Many providers see prior authorization by health insurers as, at best, a bureaucratic intrusion by insurers into care that they have prescribed. But David Allen, a spokesperson for AHIP, the health insurance trade group, arguesthat prior authorization is one tool health insurers rely on to ensure that patients are getting safe and evidence-based treatment

“Health insurance providers know that prior authorization can be improved and are committed to reducing unnecessary burden, increasing patient and provider satisfaction and improving quality and outcomes,” he says. “AHIP’s Fast PATH initiative demonstrated how moving to electronic processes for PA (prior authorization) can dramatically improve the process for patients and providers.”

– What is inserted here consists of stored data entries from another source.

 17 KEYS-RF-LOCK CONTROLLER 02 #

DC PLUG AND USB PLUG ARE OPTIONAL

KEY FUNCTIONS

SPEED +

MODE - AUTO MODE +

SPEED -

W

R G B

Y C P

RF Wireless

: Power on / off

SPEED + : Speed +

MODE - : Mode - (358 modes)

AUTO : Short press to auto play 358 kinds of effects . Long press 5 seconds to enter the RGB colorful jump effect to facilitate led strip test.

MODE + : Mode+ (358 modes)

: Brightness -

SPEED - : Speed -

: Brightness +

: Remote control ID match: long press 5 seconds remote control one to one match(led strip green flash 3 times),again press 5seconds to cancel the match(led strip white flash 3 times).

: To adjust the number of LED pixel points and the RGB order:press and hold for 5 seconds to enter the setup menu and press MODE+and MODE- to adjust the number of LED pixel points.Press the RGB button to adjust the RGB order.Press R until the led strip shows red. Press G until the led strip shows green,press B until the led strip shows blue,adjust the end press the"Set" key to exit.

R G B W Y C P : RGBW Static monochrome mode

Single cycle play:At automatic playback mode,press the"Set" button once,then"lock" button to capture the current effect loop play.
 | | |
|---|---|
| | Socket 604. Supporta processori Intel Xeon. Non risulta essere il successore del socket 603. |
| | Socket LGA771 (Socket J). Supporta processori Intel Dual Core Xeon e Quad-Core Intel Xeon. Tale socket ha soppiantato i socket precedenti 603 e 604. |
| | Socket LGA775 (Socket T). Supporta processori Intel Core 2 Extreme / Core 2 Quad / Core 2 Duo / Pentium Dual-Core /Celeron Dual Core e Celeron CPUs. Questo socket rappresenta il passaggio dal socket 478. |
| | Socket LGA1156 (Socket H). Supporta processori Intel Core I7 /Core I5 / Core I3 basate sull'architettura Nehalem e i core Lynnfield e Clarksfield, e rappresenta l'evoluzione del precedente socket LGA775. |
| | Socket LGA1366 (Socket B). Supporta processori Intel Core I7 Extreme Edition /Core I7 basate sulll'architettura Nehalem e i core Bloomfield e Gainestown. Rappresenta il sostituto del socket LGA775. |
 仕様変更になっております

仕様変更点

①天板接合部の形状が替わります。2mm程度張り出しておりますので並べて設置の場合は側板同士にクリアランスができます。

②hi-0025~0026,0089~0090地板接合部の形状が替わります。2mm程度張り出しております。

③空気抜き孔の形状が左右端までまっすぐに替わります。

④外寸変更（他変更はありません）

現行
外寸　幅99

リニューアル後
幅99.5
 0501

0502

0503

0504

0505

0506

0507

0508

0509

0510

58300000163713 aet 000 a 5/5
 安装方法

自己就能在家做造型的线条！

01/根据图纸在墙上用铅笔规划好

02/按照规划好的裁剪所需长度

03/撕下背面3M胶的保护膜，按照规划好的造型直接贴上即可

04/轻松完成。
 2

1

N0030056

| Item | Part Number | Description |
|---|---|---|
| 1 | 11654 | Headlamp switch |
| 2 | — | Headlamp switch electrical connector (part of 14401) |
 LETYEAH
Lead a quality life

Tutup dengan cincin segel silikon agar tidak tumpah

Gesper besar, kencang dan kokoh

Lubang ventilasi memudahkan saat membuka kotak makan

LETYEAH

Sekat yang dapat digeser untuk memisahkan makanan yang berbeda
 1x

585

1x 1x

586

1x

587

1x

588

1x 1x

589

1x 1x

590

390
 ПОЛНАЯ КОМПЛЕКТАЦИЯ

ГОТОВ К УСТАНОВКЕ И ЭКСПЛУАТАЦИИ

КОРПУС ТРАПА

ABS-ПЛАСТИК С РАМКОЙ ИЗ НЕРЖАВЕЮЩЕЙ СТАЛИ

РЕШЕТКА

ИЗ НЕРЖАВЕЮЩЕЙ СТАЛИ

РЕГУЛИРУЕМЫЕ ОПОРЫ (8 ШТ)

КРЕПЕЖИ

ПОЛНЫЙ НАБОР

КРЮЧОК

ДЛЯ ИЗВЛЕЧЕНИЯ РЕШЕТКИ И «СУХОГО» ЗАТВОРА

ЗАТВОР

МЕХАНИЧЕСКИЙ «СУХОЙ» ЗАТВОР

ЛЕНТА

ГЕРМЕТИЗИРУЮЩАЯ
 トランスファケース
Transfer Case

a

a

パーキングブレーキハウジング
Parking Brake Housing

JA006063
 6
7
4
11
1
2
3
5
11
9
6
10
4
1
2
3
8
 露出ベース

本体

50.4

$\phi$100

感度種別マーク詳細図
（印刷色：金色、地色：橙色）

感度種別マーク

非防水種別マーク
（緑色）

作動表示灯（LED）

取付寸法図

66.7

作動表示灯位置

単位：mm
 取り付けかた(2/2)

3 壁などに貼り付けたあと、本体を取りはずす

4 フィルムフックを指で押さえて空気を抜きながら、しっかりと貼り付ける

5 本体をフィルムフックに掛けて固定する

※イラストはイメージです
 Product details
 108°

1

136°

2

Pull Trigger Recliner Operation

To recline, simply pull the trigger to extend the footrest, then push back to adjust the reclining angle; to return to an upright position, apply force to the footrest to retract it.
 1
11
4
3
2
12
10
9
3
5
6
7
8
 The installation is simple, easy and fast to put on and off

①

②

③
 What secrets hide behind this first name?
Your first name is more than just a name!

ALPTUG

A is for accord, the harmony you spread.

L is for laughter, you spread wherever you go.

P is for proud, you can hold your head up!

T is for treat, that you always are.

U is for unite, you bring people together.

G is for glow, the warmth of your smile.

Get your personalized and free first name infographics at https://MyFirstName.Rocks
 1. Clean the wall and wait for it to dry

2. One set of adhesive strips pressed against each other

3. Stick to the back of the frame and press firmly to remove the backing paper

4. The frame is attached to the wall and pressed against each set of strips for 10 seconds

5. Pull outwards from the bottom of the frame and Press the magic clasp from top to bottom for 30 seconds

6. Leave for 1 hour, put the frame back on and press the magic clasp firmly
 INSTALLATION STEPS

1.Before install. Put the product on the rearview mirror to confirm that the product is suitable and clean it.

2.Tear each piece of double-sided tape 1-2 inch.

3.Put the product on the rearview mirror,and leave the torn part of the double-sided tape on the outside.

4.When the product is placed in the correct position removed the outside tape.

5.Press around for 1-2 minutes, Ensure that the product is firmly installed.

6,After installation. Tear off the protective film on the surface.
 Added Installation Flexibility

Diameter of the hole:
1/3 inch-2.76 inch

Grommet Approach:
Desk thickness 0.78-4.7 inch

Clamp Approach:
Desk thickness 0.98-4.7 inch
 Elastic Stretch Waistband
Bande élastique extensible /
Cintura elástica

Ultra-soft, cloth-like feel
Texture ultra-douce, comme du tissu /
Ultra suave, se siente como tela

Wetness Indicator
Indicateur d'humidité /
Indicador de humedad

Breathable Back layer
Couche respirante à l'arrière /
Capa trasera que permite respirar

In addition, there are programs called gold carding that selectively waive or reduce prior authorization requirements for providers who meet a certain level of performance and/or demonstrate adherence to evidence-based medicine. AHIP recently conducted a survey of health insurers on the use and impact of gold carding, finding that its use has
increased since 2020.

Still, prior authorization helps save money for patients and consumers, and protects the safe care of patients, says Allen. “Health insurance providers are committed to continued efforts to use prior authorization in a targeted, evidence-based way that improves the process and reduces administrative burdens for all involved,”

Hertler says that guidelines and clinic pathways have helped guide oncologists to high-value choices. “They also have the potential to help mitigate the social disparities in outcomes we see by standardizing care across all socioeconomic groups and races,” he says. “The key is getting oncologists to use the pathways. We have been successful at this, but the lessons learned are that it takes time and that it takes multitactical and consistent engagement.”

Keith Loria is a freelance writer in the Washington, D.C., area.